Texto fornecido:
####################

MPF havia pedido bloqueio de R$ 23,9 milhões e suspensão de direitos políticos
O Ministério Público Federal sustentava que as licitações — Pregão Presencial nº 001/2014, Concorrência Pública nº 006/2015 e Concorrência Pública nº 003/2016 — teriam sido direcionadas à COOFSAÚDE, o que teria causado enriquecimento ilícito de particulares e dano ao erário.
Com base nessa tese, o órgão ministerial pediu liminarmente o bloqueio de bens dos réus no valor de R$ 23.990.288,81, além da suspensão dos direitos políticos, perda da função pública e pagamento de multa civil.
Contudo, ao longo do processo, que se estendeu por mais de cinco anos, o juiz Diego de Souza Lima entendeu que as provas apresentadas não demonstraram a ocorrência de qualquer fraude, direcionamento ou má-fé, e que eventuais inconsistências nos registros de pagamento poderiam decorrer de falhas administrativas ou logísticas típicas de contratos de grande porte na área da saúde pública.

####################

Exercício curto 1:
Quais linhas abaixo contêm a palavra "this"? Devolva cada uma delas, levando em conta maiúsculas e minúsculas.

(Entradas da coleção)

####################

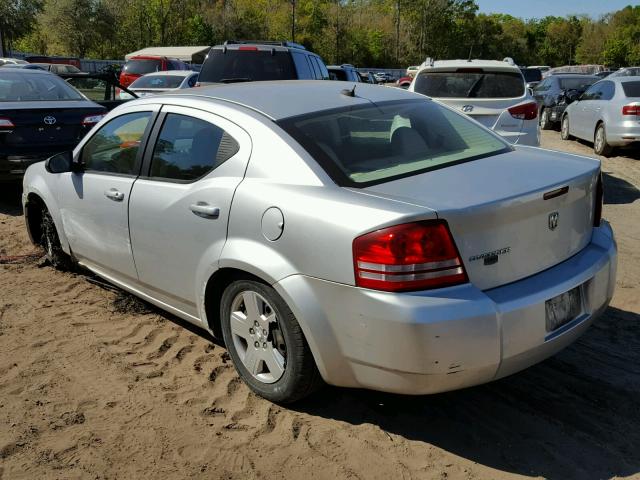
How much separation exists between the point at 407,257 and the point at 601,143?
417 inches

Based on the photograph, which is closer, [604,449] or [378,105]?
[604,449]

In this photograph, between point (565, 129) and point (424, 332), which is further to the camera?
point (565, 129)

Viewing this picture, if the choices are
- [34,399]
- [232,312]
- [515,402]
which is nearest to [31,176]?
[34,399]

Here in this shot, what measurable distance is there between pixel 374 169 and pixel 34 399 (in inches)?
86.2

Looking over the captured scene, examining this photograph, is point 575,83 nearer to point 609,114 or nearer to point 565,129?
point 565,129

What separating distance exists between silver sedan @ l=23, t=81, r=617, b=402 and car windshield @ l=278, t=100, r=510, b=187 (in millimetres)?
12

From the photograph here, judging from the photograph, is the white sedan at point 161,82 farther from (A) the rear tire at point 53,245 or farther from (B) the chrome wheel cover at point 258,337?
(B) the chrome wheel cover at point 258,337

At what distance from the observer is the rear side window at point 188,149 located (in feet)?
11.7

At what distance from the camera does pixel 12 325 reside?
4.48 meters

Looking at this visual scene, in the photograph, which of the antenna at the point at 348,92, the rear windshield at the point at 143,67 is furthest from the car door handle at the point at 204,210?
the rear windshield at the point at 143,67

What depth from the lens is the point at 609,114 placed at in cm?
1154

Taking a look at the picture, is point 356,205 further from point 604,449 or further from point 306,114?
point 604,449

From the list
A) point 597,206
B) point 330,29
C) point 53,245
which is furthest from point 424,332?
point 330,29

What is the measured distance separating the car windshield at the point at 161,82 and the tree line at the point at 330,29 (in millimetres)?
28886
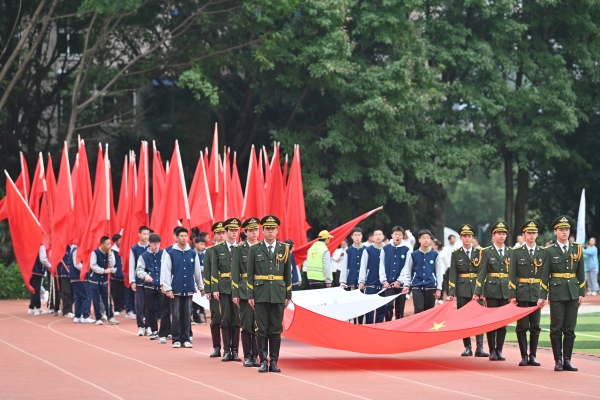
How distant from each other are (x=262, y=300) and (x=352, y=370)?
1447 millimetres

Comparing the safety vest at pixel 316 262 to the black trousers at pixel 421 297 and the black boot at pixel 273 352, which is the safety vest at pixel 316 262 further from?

####################

Exercício curto 2:
Dê continuidade ao texto sobre o pedido do MPF de bloqueio de bens na ação das licitações da COOFSAÚDE, começando logo após a última frase apresentada.

Resposta do exercício 1:
In this photograph, between point (565, 129) and point (424, 332), which is further to the camera?
Viewing this picture, if the choices are
Here in this shot, what measurable distance is there between pixel 374 169 and pixel 34 399 (in inches)?
Looking over the captured scene, examining this photograph, is point 575,83 nearer to point 609,114 or nearer to point 565,129?
Looking at this visual scene, in the photograph, which of the antenna at the point at 348,92, the rear windshield at the point at 143,67 is furthest from the car door handle at the point at 204,210?

Resposta do exercício 2:
Defesas contestaram ilegalidade de provas e ausência de dolo
Nas alegações finais, as defesas sustentaram que o MPF utilizou relatórios da CGU obtidos de forma irregular e que as acusações eram baseadas em interpretações parciais e sem prova de prejuízo efetivo.
O prefeito José Ronaldo de Carvalho afirmou que o processo teve caráter político e midiático, e que os contratos com a cooperativa foram regularmente firmados, com respaldo em pareceres jurídicos e acompanhamento técnico.
A ex-secretária Denise Lima Mascarenhas argumentou que não havia dolo específico nem individualização de conduta, e que as exigências dos editais — como registro profissional e visitas técnicas — eram práticas usuais e legalmente amparadas. Já Antônio Rosa de Assis afirmou que sua atuação na Comissão de Licitação foi meramente burocrática, sem poder decisório sobre objetos ou valores contratuais.
Juiz rejeita alegações do MPF e reconhece legalidade dos contratos
Na sentença, o juiz Diego de Souza Lima rejeitou também a tese de nulidade do processo por suposta ilicitude no compartilhamento de provas entre a CGU e o MPF, afirmando que tal intercâmbio foi autorizado judicialmente e “constitui prática legítima e corriqueira em ações de combate à improbidade”.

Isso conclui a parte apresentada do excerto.